Exercise description: Return each row below that contains the word "short".

╔══

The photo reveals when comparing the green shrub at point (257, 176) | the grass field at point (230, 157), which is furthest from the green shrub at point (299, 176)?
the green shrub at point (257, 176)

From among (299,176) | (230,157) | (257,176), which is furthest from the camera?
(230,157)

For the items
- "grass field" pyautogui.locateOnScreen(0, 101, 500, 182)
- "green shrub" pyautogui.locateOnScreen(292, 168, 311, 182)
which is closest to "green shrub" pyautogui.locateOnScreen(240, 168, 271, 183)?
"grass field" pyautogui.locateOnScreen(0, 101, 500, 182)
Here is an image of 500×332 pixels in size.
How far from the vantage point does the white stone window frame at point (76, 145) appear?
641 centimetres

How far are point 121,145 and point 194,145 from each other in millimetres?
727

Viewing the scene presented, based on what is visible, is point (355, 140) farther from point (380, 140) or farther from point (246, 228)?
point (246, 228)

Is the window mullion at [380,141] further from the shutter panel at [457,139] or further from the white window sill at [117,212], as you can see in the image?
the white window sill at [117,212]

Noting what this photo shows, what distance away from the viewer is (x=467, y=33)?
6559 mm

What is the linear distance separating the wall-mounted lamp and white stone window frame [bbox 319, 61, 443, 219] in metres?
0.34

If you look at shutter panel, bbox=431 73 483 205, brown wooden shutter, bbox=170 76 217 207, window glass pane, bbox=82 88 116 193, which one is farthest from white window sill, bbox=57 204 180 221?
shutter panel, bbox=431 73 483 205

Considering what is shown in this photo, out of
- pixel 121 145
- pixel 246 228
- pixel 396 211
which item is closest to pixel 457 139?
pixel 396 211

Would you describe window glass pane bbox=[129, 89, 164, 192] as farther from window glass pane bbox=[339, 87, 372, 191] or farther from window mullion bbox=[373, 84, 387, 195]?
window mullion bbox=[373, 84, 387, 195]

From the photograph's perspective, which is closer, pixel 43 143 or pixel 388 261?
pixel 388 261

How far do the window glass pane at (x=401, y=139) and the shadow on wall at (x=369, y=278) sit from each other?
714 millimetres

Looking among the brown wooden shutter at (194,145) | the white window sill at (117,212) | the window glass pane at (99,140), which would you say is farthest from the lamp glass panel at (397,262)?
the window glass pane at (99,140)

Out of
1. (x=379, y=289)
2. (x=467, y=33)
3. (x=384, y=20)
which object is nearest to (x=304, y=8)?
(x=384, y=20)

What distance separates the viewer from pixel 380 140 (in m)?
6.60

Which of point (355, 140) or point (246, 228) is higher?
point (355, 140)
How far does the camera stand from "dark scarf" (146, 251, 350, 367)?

╚══
╔══

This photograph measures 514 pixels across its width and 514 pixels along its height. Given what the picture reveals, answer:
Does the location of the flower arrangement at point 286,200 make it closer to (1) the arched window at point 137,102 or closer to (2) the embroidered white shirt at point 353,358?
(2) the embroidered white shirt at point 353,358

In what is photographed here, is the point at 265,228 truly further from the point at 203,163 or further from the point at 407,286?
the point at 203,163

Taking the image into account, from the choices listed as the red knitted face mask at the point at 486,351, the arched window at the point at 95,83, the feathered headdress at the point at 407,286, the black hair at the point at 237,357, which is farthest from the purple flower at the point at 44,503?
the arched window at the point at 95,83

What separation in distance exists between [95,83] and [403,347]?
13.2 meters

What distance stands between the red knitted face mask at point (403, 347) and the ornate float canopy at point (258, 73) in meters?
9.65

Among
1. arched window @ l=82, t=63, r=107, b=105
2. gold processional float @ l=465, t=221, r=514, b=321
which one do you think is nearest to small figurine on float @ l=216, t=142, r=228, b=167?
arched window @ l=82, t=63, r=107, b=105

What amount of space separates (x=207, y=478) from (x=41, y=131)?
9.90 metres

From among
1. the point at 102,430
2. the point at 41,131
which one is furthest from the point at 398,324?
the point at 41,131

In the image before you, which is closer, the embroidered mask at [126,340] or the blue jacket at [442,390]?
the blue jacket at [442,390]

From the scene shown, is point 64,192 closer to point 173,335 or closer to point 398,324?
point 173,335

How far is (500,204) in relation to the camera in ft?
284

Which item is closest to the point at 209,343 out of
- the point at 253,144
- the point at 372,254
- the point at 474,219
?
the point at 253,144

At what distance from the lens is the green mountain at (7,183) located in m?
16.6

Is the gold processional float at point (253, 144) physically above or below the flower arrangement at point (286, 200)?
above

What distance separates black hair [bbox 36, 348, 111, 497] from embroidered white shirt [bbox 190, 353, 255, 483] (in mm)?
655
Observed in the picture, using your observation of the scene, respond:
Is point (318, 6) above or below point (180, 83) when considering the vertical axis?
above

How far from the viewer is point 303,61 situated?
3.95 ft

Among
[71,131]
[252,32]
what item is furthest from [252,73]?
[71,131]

╚══
╔══

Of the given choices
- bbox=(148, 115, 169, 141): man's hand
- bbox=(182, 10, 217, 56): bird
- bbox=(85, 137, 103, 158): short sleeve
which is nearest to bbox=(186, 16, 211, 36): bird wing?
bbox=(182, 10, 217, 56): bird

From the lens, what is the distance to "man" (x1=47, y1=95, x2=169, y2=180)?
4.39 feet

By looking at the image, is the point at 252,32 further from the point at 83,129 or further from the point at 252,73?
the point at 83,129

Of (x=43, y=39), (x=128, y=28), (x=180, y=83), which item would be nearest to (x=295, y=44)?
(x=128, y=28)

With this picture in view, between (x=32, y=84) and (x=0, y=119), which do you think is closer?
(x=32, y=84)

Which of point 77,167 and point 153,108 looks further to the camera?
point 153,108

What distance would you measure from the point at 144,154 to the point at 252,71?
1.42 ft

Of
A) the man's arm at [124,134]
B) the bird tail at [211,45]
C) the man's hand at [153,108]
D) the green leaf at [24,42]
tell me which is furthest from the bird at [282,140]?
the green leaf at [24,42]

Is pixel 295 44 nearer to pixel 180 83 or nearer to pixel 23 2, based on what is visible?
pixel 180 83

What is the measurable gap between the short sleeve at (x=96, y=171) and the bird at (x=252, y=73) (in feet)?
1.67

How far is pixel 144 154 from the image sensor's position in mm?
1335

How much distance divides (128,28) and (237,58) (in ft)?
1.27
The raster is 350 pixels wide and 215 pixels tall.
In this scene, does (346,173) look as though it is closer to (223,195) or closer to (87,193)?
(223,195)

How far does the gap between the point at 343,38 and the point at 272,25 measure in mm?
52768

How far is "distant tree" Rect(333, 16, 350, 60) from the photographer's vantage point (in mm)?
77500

╚══

Response to the task:
- bbox=(85, 137, 103, 158): short sleeve
What is the measurable gap between the short sleeve at (x=96, y=171) and the bird at (x=252, y=73) (in feet)?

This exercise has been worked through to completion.